◆ Action item ◆
Exact copy required. Repeat the records, but keep the pictures out.

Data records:
----
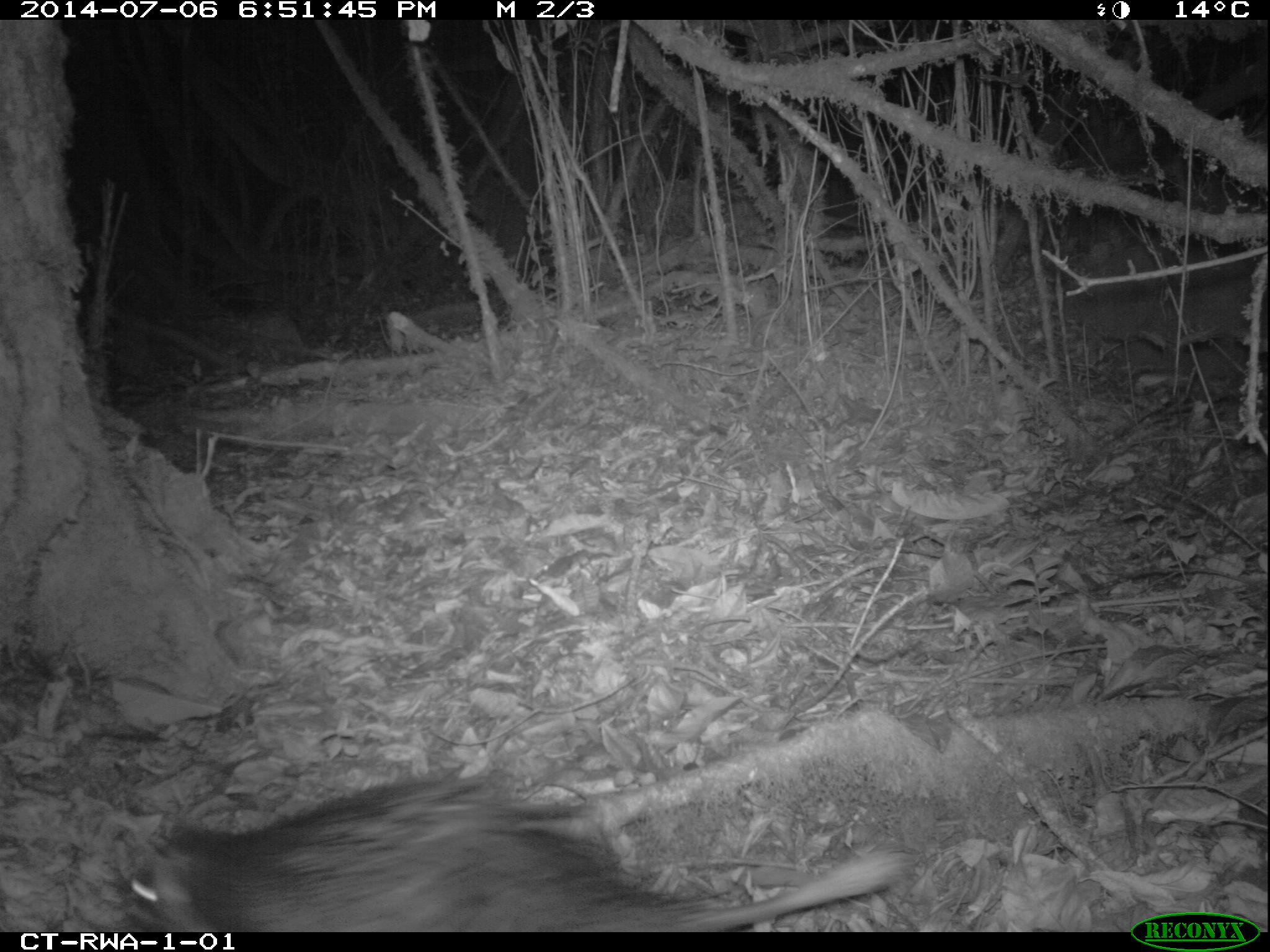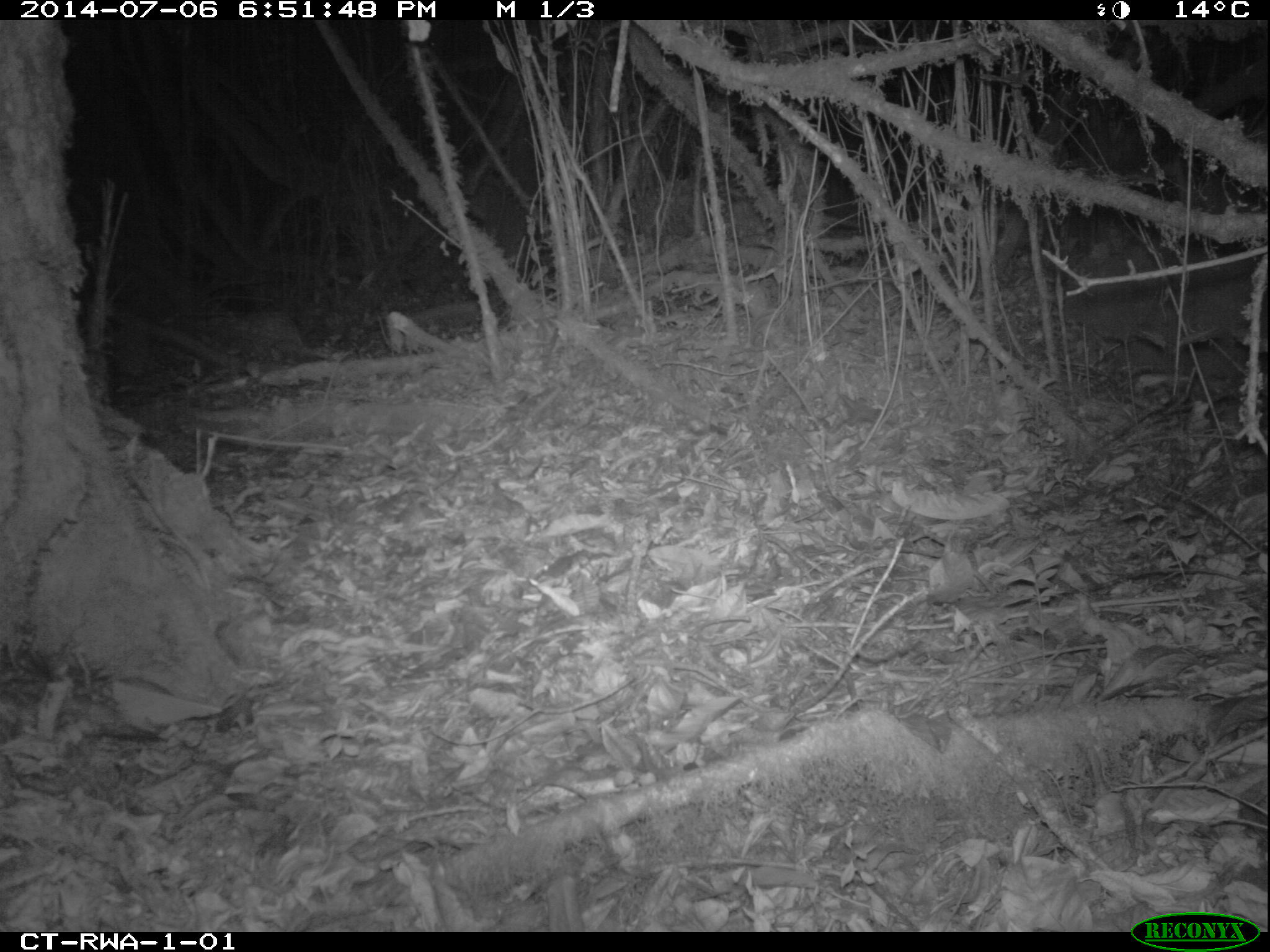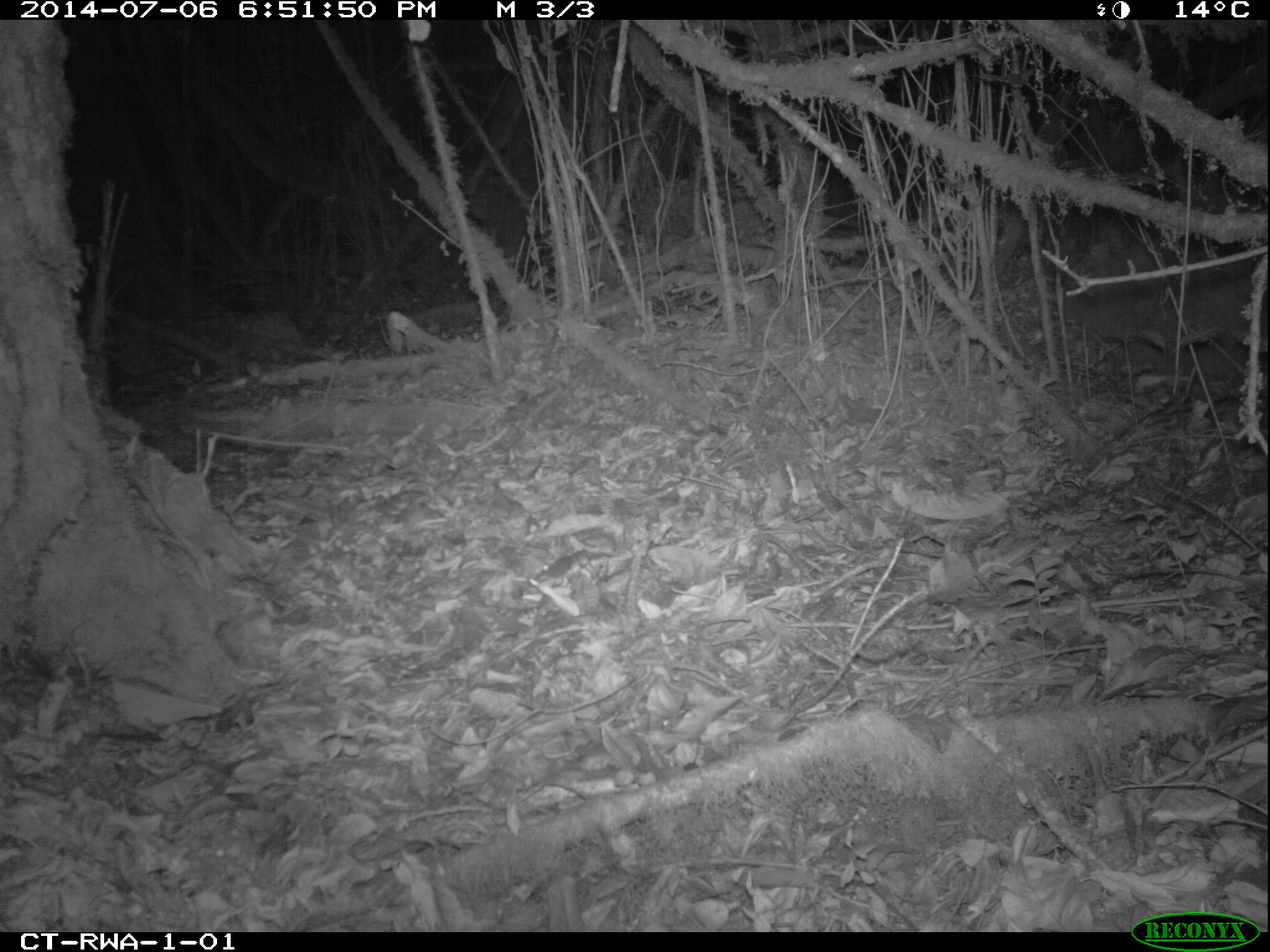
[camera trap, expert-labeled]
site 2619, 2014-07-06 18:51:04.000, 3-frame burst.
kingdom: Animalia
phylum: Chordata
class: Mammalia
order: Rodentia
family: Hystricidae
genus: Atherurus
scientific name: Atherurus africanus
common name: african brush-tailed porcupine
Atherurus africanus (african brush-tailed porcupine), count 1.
----
◆ Solution ◆
[camera trap, expert-labeled]
site 2619, 2014-07-06 18:51:04.000, 3-frame burst.
kingdom: Animalia
phylum: Chordata
class: Mammalia
order: Rodentia
family: Hystricidae
genus: Atherurus
scientific name: Atherurus africanus
common name: african brush-tailed porcupine
Atherurus africanus (african brush-tailed porcupine), count 1.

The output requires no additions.